The residential area will be provided with low temperature district heating for approximately 500 houses and apartments. Ranagård is divided in three areas where area 1 will be supplied with 4th generation district heating, 4GDH-3P, and area 2 and 3 will be supplied with low temperature district heating, LTDH. Ranagård has a total maximum heat demand of about 3 MW. The first goal of the pilot measure was to test and compare advantages / disadvantages with the three-pipe system in terms of energy efficiency, construction, etc.

Additionally, the difference in construction design between the 3rd generation district heating and 4th generation has been investigated. Due to the difference in construction design between the 3rd generation district heating and 4th generation, a practical field test was conducted to determine the minimum amount of space needed between the pipes outer casing to be able to build a tree pip district heating grid.

HEM has also performed calculations tests to get the right dimensioning for sufficient flow with minimal energy losses. As a result of the field test, a “standard section” was formed with the measurements. Using these measurements ensures the fitting of casing joints and an easy assembling of the pipes. The test saves time and effort during the construction phase starts and will also reduce the amount of readjustments of the trench to be able to lay down the pipes correctly.

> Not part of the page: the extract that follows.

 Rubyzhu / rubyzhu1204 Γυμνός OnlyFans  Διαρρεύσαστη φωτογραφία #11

The third major challenge in this pilot was the design and dimensions of the downshift stations needed to build a low temperature district heating grid in a high-temperature and existing grid. In the Ranagård area, three sub-areas are being built to compare the different systems. One network for three-pipe systems and two networks for two-pipe systems with low temperature water.The networks in will be connected to the conventional district heating network in Halmstad by two technical buildings. In the technical building the supply temperature of the conventional network is lowered to the supply temperature in the LTDH and 4GDH-3P. The temperature is lowered by mixing the primary supply with the return of the LTDH and 4GDH-3P.

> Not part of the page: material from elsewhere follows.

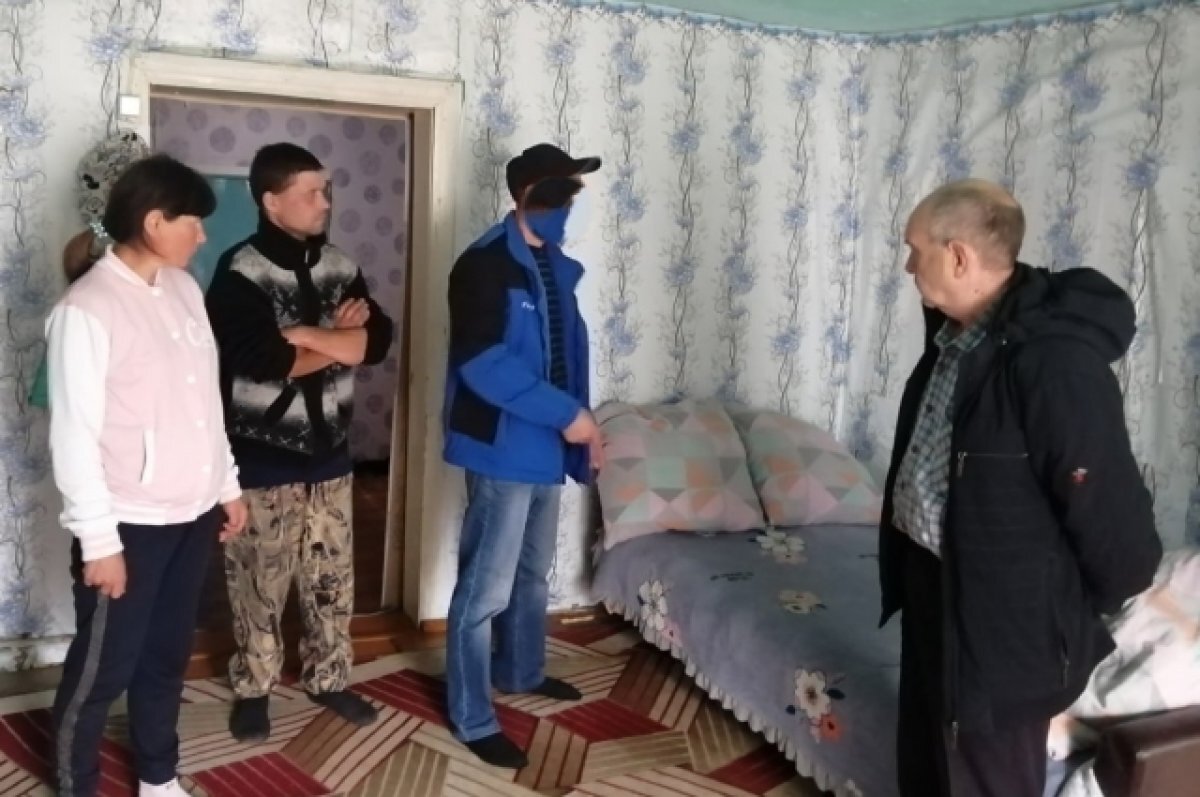    Томич пойдет под суд, за попытку сжечь женщину заживо из-за вылитой водки
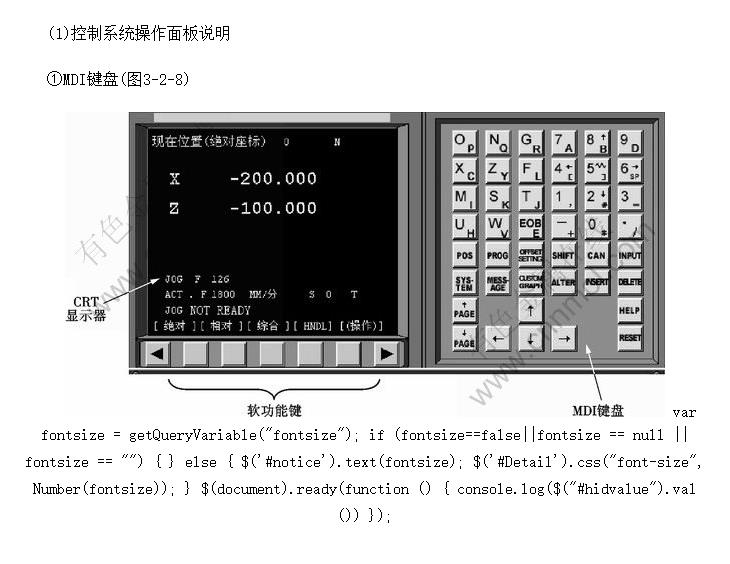 FANUC-0iMate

The advantages of a modern and energy-efficient district heating network are numerous. A network that allows energy to flow in and out depending on needs and that is designed so that the losses are as small as possible, of course is the best solution. With three pipe systems, energy losses are reduced. With low-temperature water, the network can both deliver and more easily receive surplus heat. The return temperature can be lowered, which makes the incineration plants more efficient. A more efficient incineration plant saves energy and reduces emissions. All in all, this creates a better environment but also a basis for more flexible business models. Even if the grids are static, the use and way of doing business with energy can become flexible and thereby be adapted to different customers and its changing needs.

The next step in the work, which has already begun at Ranagård, is to build the infrastructure clearly in the area with roads, water, sewage, fiber and district heating pipes. When the expansion of the infrastructure is completed, various contractors will develop the area. Single-family houses and multi-family houses will be constructed. During the work, the efforts and results will be evaluated.